People find average faces to be attractive, a phenomenon sometimes attributed to an evolved psychological mechanism to identify high quality mates. We challenge this simple account on the basis of a series of studies in which participants judged the averageness, attractiveness, and familiarity of a wide variety of positive and negative, natural and artificial categories. Almost every category revealed a strong averageness-attractiveness relationship, which was fully explained by subjective familiarity only in the case of artificial categories. We speculate that at least two mechanisms contribute to the attractiveness of average exemplars: a general preference for familiar stimuli, and, for natural stimuli only, a preference for averageness per se, possibly signaling genetic quality in living organisms.
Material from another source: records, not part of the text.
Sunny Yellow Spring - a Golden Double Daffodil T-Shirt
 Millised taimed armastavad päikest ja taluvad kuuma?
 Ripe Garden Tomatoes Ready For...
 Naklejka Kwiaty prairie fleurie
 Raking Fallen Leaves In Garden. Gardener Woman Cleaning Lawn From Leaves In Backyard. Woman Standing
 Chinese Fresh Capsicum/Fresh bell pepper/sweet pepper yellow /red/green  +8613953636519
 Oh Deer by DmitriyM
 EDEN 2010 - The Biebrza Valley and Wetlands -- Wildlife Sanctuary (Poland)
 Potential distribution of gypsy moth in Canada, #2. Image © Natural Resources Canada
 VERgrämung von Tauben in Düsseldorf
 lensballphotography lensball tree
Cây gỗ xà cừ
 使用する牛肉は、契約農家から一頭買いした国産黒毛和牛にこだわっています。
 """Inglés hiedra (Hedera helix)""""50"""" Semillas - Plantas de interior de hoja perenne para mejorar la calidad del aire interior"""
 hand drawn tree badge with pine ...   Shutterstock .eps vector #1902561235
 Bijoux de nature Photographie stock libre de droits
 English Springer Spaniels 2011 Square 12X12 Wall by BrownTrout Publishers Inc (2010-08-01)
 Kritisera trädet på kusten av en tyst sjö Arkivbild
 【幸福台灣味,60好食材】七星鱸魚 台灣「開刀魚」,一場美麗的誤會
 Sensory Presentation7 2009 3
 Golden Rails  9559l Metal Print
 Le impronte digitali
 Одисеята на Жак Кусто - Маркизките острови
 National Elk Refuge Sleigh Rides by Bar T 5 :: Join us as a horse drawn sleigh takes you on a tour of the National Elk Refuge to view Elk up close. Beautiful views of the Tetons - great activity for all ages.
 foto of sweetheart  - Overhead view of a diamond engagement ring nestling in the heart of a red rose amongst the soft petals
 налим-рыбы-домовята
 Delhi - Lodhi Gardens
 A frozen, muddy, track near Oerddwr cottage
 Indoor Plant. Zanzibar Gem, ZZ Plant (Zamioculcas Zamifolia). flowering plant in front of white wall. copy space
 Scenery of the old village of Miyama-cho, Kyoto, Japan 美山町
Shinsuke Shimojo1),2) & Claudiu Simion1).
1)California Institute of Technology, 2)NTT Communication Science Laboratories.
Bias in Preference Induced by Gaze Manipulation.

We showed elsewhere that gaze shifts towards a face (or a geometric shape) that will be chosen as more attractive in two-alternative forced-choice, preference judgment (the "gaze cascade" effect). We interpreted this finding in that there are perhaps bi-directional, feedforward interactions between orienting and facilitation of visual memory trace, and that this provides a basis for conscious liking. To further obtained positive evidence, we attempted to affect the observer's preferential decision by introducing a bias in prior gaze direction/face to be exposed. As results; (a) we obtained up to 60% choice of the longer-gazed face, (b) repeted cycles of biased gaze/exposure strengthened the effect, and (c)control experiments indicated that this could not be attributed to the classical mere exposure effect. Thus, the brain relies on the bodily orienting responses to make a feeling felt.